**Exercise**
Copy every line of the listing below word for word, with nothing changed.
-- start Record excerpts --
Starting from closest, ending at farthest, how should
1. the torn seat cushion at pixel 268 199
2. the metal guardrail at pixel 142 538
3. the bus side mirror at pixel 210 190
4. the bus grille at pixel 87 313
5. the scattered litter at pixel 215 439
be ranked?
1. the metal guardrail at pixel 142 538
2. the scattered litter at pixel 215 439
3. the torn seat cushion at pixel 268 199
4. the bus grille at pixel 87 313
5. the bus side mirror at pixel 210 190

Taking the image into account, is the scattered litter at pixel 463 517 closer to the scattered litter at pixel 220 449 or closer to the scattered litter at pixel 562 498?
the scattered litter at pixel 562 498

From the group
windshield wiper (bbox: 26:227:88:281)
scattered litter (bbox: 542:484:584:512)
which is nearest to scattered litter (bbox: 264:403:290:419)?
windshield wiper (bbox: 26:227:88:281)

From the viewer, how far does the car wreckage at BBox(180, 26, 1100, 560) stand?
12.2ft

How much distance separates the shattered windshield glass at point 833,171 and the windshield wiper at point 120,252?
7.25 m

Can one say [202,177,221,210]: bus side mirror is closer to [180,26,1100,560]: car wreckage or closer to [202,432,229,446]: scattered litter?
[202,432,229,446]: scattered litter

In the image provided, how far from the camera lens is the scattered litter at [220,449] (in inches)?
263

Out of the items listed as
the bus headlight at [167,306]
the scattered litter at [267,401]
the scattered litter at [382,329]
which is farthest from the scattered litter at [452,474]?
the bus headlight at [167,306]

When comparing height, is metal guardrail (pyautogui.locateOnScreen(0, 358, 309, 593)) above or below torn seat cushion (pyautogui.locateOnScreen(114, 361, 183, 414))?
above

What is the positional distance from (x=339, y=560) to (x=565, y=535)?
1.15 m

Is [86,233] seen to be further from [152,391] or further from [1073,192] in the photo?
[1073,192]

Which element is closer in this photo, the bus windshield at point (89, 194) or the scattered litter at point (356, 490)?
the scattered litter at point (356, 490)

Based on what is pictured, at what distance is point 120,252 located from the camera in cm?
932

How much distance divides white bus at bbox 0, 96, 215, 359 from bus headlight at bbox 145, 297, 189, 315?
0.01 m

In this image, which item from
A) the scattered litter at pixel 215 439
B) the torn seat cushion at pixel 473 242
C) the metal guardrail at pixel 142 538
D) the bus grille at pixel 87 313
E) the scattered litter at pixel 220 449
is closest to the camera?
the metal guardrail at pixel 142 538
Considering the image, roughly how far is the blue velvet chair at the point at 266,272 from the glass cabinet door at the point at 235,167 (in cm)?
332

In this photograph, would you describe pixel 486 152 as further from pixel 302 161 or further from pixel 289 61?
-- end Record excerpts --
**Answer to the problem**
Starting from closest, ending at farthest, how should
1. the torn seat cushion at pixel 268 199
2. the metal guardrail at pixel 142 538
3. the bus side mirror at pixel 210 190
4. the bus grille at pixel 87 313
5. the scattered litter at pixel 215 439
be ranked?
1. the metal guardrail at pixel 142 538
2. the scattered litter at pixel 215 439
3. the torn seat cushion at pixel 268 199
4. the bus grille at pixel 87 313
5. the bus side mirror at pixel 210 190

Taking the image into account, is the scattered litter at pixel 463 517 closer to the scattered litter at pixel 220 449 or closer to the scattered litter at pixel 562 498?
the scattered litter at pixel 562 498

From the group
windshield wiper (bbox: 26:227:88:281)
scattered litter (bbox: 542:484:584:512)
which is nearest to scattered litter (bbox: 264:403:290:419)?
windshield wiper (bbox: 26:227:88:281)

From the viewer, how far does the car wreckage at BBox(180, 26, 1100, 560) stand?
12.2ft

How much distance separates the shattered windshield glass at point 833,171 and the windshield wiper at point 120,252?
7.25 m

Can one say [202,177,221,210]: bus side mirror is closer to [180,26,1100,560]: car wreckage or closer to [202,432,229,446]: scattered litter?
[202,432,229,446]: scattered litter

In the image provided, how far from the camera lens is the scattered litter at [220,449] (in inches)?
263

Out of the items listed as
the bus headlight at [167,306]
the scattered litter at [267,401]
the scattered litter at [382,329]
which is farthest from the scattered litter at [452,474]?
the bus headlight at [167,306]

When comparing height, is metal guardrail (pyautogui.locateOnScreen(0, 358, 309, 593)) above or below torn seat cushion (pyautogui.locateOnScreen(114, 361, 183, 414))?
above

What is the positional distance from (x=339, y=560) to (x=565, y=535)?
1.15 m

Is [86,233] seen to be further from [152,391] or further from [1073,192] in the photo?
[1073,192]

Which element is closer in this photo, the bus windshield at point (89, 194) or the scattered litter at point (356, 490)?
the scattered litter at point (356, 490)

Based on what is pictured, at what distance is point 120,252 located from the camera in cm?
932

How much distance divides white bus at bbox 0, 96, 215, 359 from bus headlight at bbox 145, 297, 189, 315?
0.01 m

In this image, which item from
A) the scattered litter at pixel 215 439
B) the torn seat cushion at pixel 473 242
C) the metal guardrail at pixel 142 538
D) the bus grille at pixel 87 313
E) the scattered litter at pixel 220 449
is closest to the camera?
the metal guardrail at pixel 142 538
Considering the image, roughly how far is the blue velvet chair at the point at 266,272 from the glass cabinet door at the point at 235,167 (in cm)?
332

In this photograph, would you describe pixel 486 152 as further from pixel 302 161 or further from pixel 289 61?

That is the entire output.